The first lentiviral gene transfer vector, derived from HIV, was described in 1996 in a seminal article alluding to great promises for gene therapy (Science 272, 263; 1996). With time and design modifications, this vector also was destined to become an important laboratory tool. Ten years later, despite a backdrop of questions about the future of gene therapy, lentiviral vectors have finally reached the clinic for the first time, and developments of this laboratory tool are still going strong, as illustrated by two articles in this issue (p109, p117). The dual purpose of lentiviral vectors, as therapeutic agents on one hand and laboratory tools on the other, has allowed their sustained improvement throughout times of hardship for gene therapy—improvements that will eventually serve both applications.

Lentiviral vectors were created to harness the powerful capacity of HIV to infect cells and stably insert a stretch of genetic material into the cell genome. Their name comes from lentivirus, the subfamily of retroviruses to which HIV belongs. By the time lentiviral vectors came along in 1996, vectors derived from a mouse retrovirus of another subfamily, and referred to as retroviral vectors, had already been tested in clinical trials, generating exciting preliminary results. HIV-based vectors had more to offer, namely the capacity to infect nondividing cells. But it was clear from the onset that developing a therapeutic vector based on a human pathogen like HIV would take a long time.
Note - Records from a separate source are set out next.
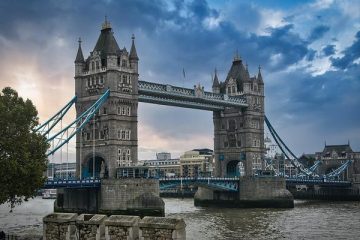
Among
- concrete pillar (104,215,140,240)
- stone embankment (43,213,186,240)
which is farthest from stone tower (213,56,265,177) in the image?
concrete pillar (104,215,140,240)

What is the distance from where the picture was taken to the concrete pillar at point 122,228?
27.3 meters

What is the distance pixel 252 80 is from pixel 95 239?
86011mm

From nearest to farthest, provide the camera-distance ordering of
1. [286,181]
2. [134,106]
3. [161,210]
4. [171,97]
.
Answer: [161,210] → [134,106] → [171,97] → [286,181]

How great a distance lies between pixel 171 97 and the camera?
92.2 meters

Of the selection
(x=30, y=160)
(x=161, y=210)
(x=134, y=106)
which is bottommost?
(x=161, y=210)

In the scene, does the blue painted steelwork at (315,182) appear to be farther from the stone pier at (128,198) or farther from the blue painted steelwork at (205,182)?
the stone pier at (128,198)

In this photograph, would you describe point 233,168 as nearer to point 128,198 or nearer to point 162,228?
point 128,198

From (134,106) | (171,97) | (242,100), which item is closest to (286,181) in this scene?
(242,100)

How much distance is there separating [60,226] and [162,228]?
246 inches

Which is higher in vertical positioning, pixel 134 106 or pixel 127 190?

Gene therapy with retroviral vectors has since gone through trials and tribulations, culminating in a brief phase of triumph in 2000, when Alain Fischer and Marina Cavazzana-Calvo in Paris successfully treated children with severe combined immunodeficiency by correcting the genetic defect in their bone marrow. But this very first gene therapy success turned sour in 2002, when two children developed leukemia as a consequence of the treatment. Since then, the treatment efficacy has been confirmed by the results of two parallel studies in London and Milan—17 of the 18 patients treated so far have reconstituted a functional immune system. But despite these successes, the tragic adverse events have dramatically reduced the pace of gene therapy research. Scientific and regulatory scrutiny have increased, companies that had invested in the promises of the field are going out of business or changing their plans as investors shy away.

If it was not for the promises of the basic research tool, researchers and funding agencies may have similarly abandoned efforts of vector design. But while the therapeutic prospects of lentiviral vectors inevitably followed the ups and downs of their retroviral cousins, their specific biological properties earned them unmatched popularity as a basic research tool.

Indeed, the ability to infect nondividing cells, as well as a certain resistance to epigenetic silencing once integrated in the host cell genome, are great assets. Lentiviral vectors have permitted the transduction of many cell types otherwise resistant to gene transfer, the generation of animal models—for example, for Parkinson and Huntington diseases by delivering mutant genes into the brain of rats—and the creation of transgenic mice by infection of fertilized eggs. In addition, HIV-based vectors, as nonpathogenic replicas of their harmful parent, have greatly facilitated the study of elements of HIV biology such as tropism, cell penetration, genome integration and transcriptional control.

So what will happen next? The future of lentiviral vectors in the laboratory is certainly wide open. The combination of efficient delivery with the emerging power of RNA interference is a huge asset for mammalian genetics. New vector designs facilitating the temporal and local control of RNA interference and gene replacement, such as the one described by Aebischer and Trono (p109), will facilitate studies in animal models. At the same time, high-throughput screens using renewable viral RNA interference libraries will be made possible by the array systems presented by Sabatini's group (p117).

As for the gene therapy aspect, the first clinical trial involving an HIV-based vector has been completed in the United States in 2005, in AIDS patients, and a follow-up trial evaluating safety and efficacy has been under way since July 2005. Meanwhile, several US and European groups are gearing up for phase I trials involving patients affected by AIDS or life-threatening genetic diseases.

The lessons from the retroviral vector trials should help choose the most suitable therapeutic applications and also design better vectors. Interestingly, the specific characteristics of lentiviral vectors may provide elements of solution, for example by permitting to minimize ex vivo manipulation of the bone marrow cells or reduce therapeutic doses. And through the troubled coming of age of a new, ambitious therapy, lentiviral vectors keep improving steadily thanks to their suitability as laboratory tools—a fruitful double life for the benefit of both vocations.